Tuve la fortuna de entrevistarla cuando vino, en el año 2000, al Primer Encuentro de Escritores Iberoamericanos, que bajo el lema ‘El amor y la palabra’, organizaron Belisario Betancur y Dalita Navarro para reunir, en un momento estelar e irrepetible, a decenas de escritores traídos de todos los rincones del habla castellana. Aquí están algunos esbozos que retratan a la escritora, a la periodista, y, sobre todo, a la mujer más valiente, sencilla, divertida y dulce que he conocido.
¿Qué le pareció Ciudad de México cuando llegó, en 1942?
Una pirámide de naranjas. En la Segunda Guerra Mundial yo era muy niña, pero recuerdo que nos daban un vasito de agua y la mitad de una naranja para exprimirla allí. En México me encontré con calles atestadas de pirámides amarillas de naranjas que daban un jugo maravilloso. Era como beberse el sol.
¿Aprendió rápidamente el español?
Aprendí un español campesino y decía “nadien” o “vide”. Risa. Me tenían que corregir porque lo aprendí con las nanas que eran pura bondad y estaban llenas de esa ternura que saben dar los mexicanos más pobres.
Usted es de mente abierta y liberal. ¿Le molestó estudiar con monjas?
No, fue bonito, porque eran unas monjas gringas, medio charritas y simpáticas y siempre sabíamos qué comían, porque si era Berry-Pie, por ejemplo, tenían los labios morados. Nos enseñaron a rezar, a creer en el infierno y nos remachaban ese sentimiento de culpa que las mujeres arrastramos desde siempre. Yo creo que la culpabilidad es la mejor arma de tortura contra nosotras desde que estamos niñas, porque vivimos entre “noes” y cuando nos rebelamos y decidimos que sí queremos algo y que podemos lograrlo, nos encontramos con que ya nos han roto y nos han barrido del alma muchísimos papelitos de colores, haciéndonos creer que ninguno es para nosotras.
┄┄┄┄┄┄┄┄┄┄┄┄┄┄┄┄┄┄┄┄
Trabajo por hacer: Por favor, escribe la continuación de la entrevista a partir de su última respuesta.

Datos almacenados:
┄┄┄┄┄┄┄┄┄┄┄┄┄┄┄┄┄┄┄┄
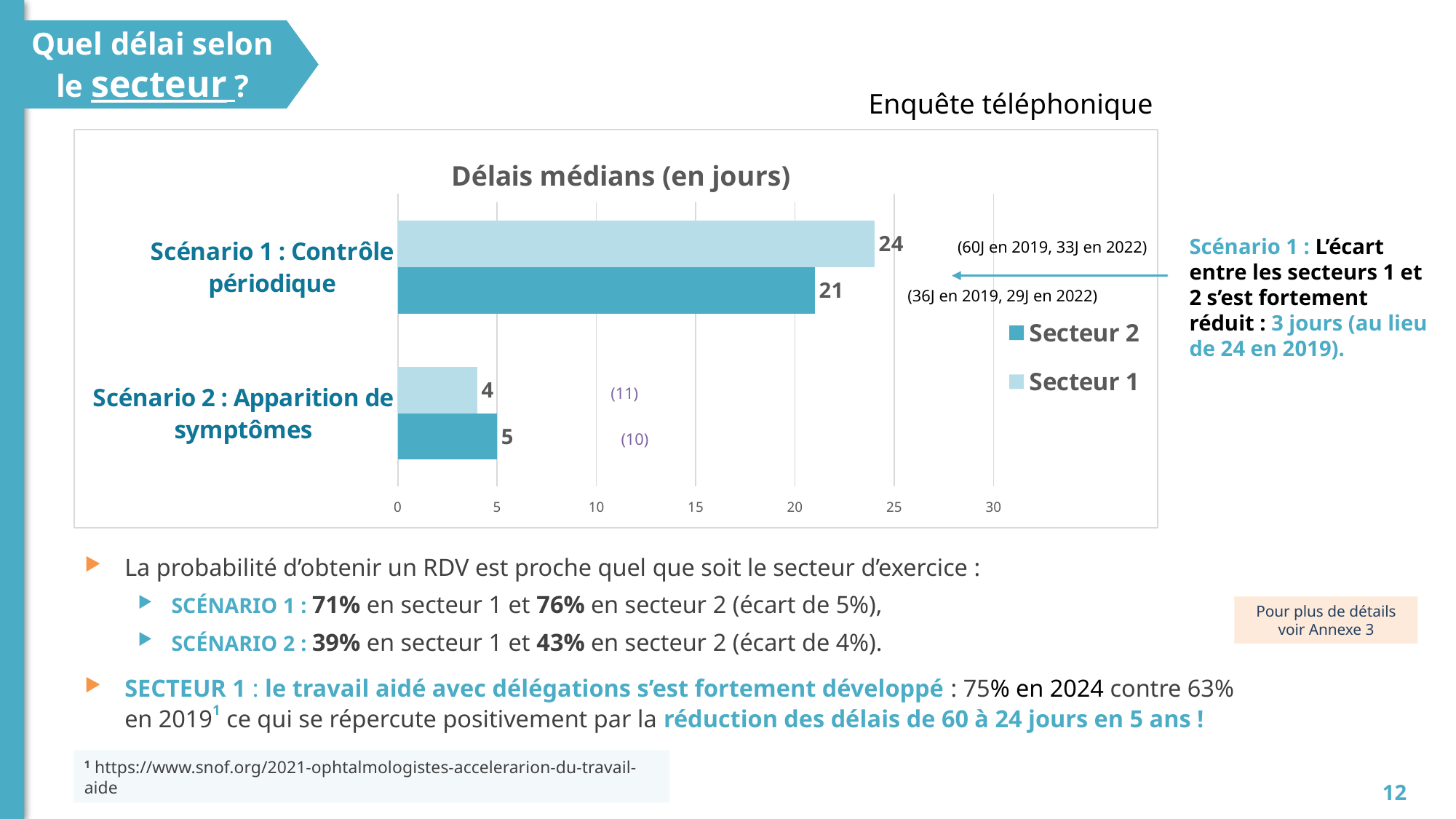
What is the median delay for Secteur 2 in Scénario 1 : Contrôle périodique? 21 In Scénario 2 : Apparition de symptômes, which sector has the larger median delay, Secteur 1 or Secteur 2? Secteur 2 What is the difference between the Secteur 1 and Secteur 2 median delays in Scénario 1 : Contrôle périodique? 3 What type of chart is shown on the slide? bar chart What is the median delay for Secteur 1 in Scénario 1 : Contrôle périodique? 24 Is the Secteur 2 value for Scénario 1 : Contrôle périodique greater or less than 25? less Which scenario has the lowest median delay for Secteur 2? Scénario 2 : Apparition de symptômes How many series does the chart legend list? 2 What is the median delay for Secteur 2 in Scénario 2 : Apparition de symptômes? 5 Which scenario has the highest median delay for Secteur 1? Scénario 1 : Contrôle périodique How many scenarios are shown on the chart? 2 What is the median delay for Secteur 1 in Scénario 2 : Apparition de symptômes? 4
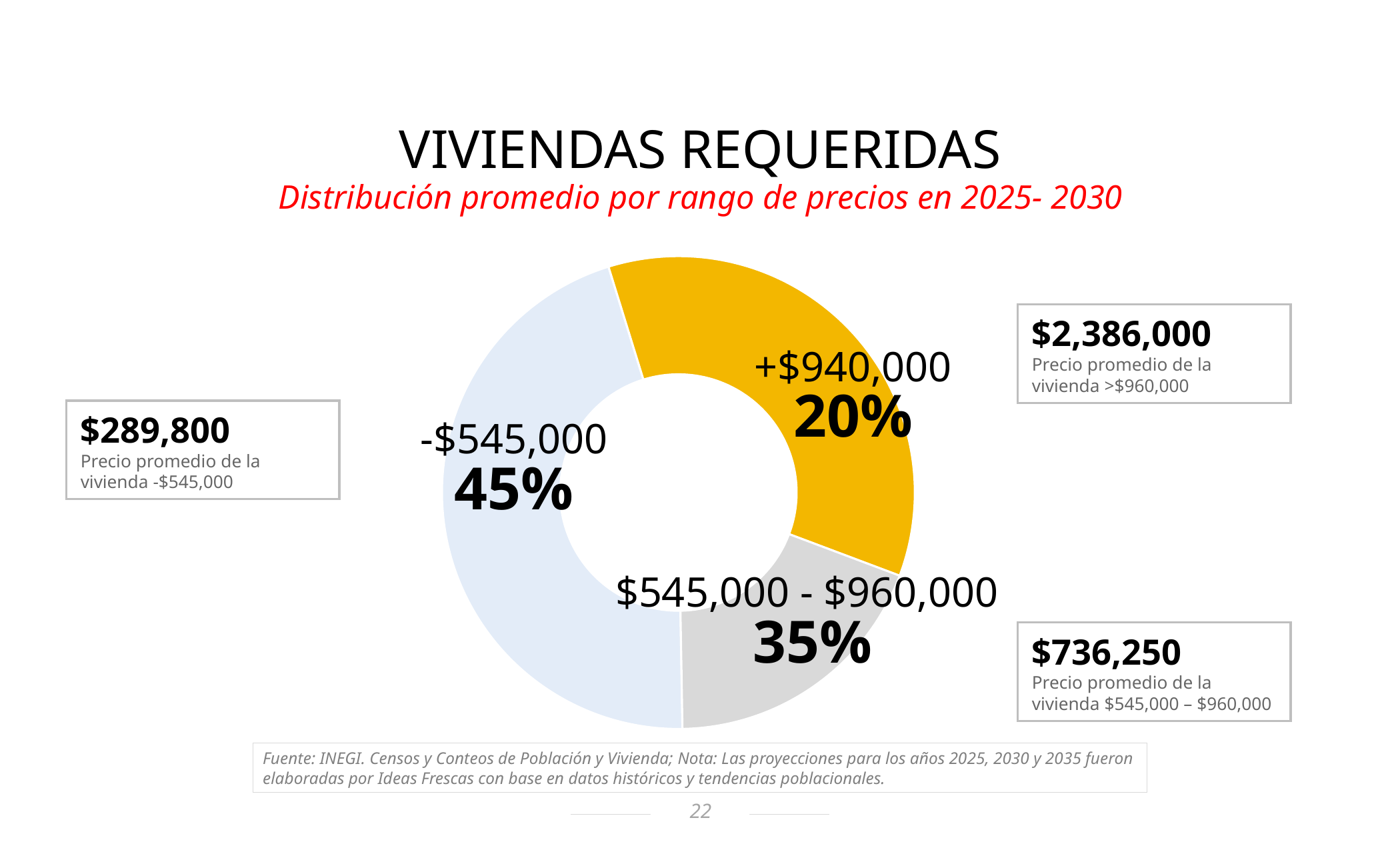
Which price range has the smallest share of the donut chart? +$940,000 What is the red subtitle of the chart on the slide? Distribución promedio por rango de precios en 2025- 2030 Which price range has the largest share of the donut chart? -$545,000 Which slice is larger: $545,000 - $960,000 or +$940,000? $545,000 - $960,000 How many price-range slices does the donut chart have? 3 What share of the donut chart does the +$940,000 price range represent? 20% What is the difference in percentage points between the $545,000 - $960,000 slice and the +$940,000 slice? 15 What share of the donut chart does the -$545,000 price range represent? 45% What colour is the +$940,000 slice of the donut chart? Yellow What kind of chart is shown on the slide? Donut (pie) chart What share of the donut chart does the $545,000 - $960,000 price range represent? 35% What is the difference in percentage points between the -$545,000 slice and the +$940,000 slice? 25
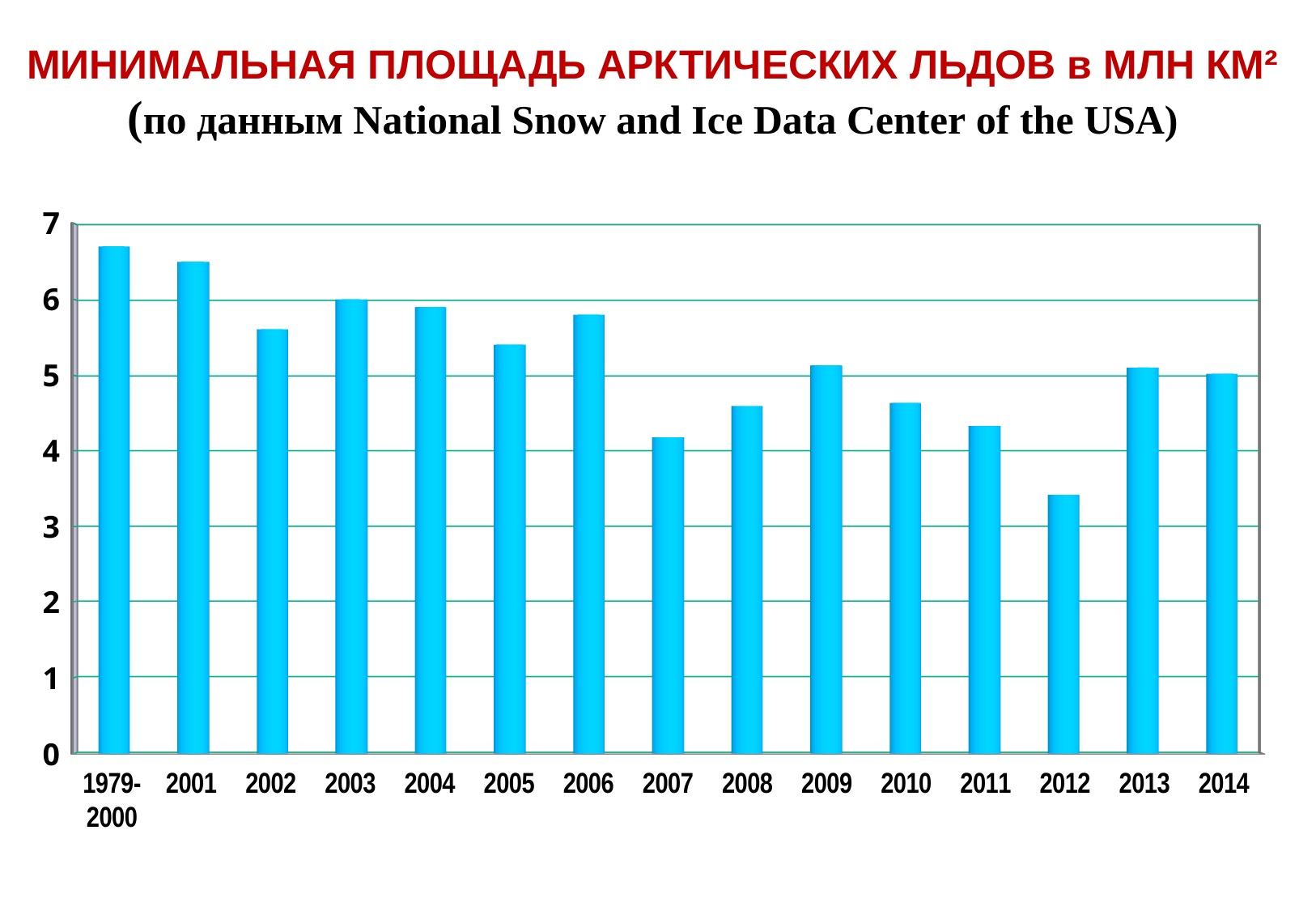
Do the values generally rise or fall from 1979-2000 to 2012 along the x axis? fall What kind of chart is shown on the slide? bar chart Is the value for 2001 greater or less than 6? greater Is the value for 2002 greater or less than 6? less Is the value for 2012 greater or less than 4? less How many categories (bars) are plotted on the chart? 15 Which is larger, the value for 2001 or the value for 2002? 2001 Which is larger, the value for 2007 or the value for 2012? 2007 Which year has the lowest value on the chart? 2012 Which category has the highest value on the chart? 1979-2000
┄┄┄┄┄┄┄┄┄┄┄┄┄┄┄┄┄┄┄┄
Respuesta final:
Veo que es feminista militante…
Sí, totalmente, y a medida que avanzan los años lo soy más. México, donde somos el 52 % de la población, se caería en pedazos sin las mujeres, que somos el elemento aglutinador. Los hombres, como usted bien lo sabe, son de “pisa y corre” como los gallos. Hacen muchos hijos con una mujer que luego los cría y los levanta en medio de grandes sacrificios, mientras el hombre anda por ahí, conquistando a otras. Algo se ha conseguido, pero las mujeres que logran llegar es porque siguen los cánones impuestos por los hombres.
¿Es cierto que jamás entrevista a alguien que no admira?
Yo tengo que conocer bien y admirar al personaje, mirarlo en su vida cotidiana y adivinar sus gestos, sus sentimientos y sus presagios. He entrevistado a algunos políticos a quienes odio cordialmente, pero obligada cuando mis jefes me daban una orden y siempre maldiciendo mi mala suerte.
¿Cómo ve la relación entre periodismo y poder?
La distancia con ‘El Príncipe’ es esencial porque el contubernio entre periodismo y poder es perverso.
No debió ser fácil su iniciación en el periodismo…
Es cierto, empecé en 1953 cuando a las mujeres nos refundían en la sección de sociales para registrar bodas, cocteles y muertos, una discriminación insultante. Y nos tocaba “bajar faldas”, o sea, alargar con un plumoncito y tinta china las faldas de las señoras en las fotos, porque seguramente la dirección tenía pánico de que se les vieran los calzones, o yo qué sé. Risa.
¿Cómo logró dar el salto a sus famosos reportajes?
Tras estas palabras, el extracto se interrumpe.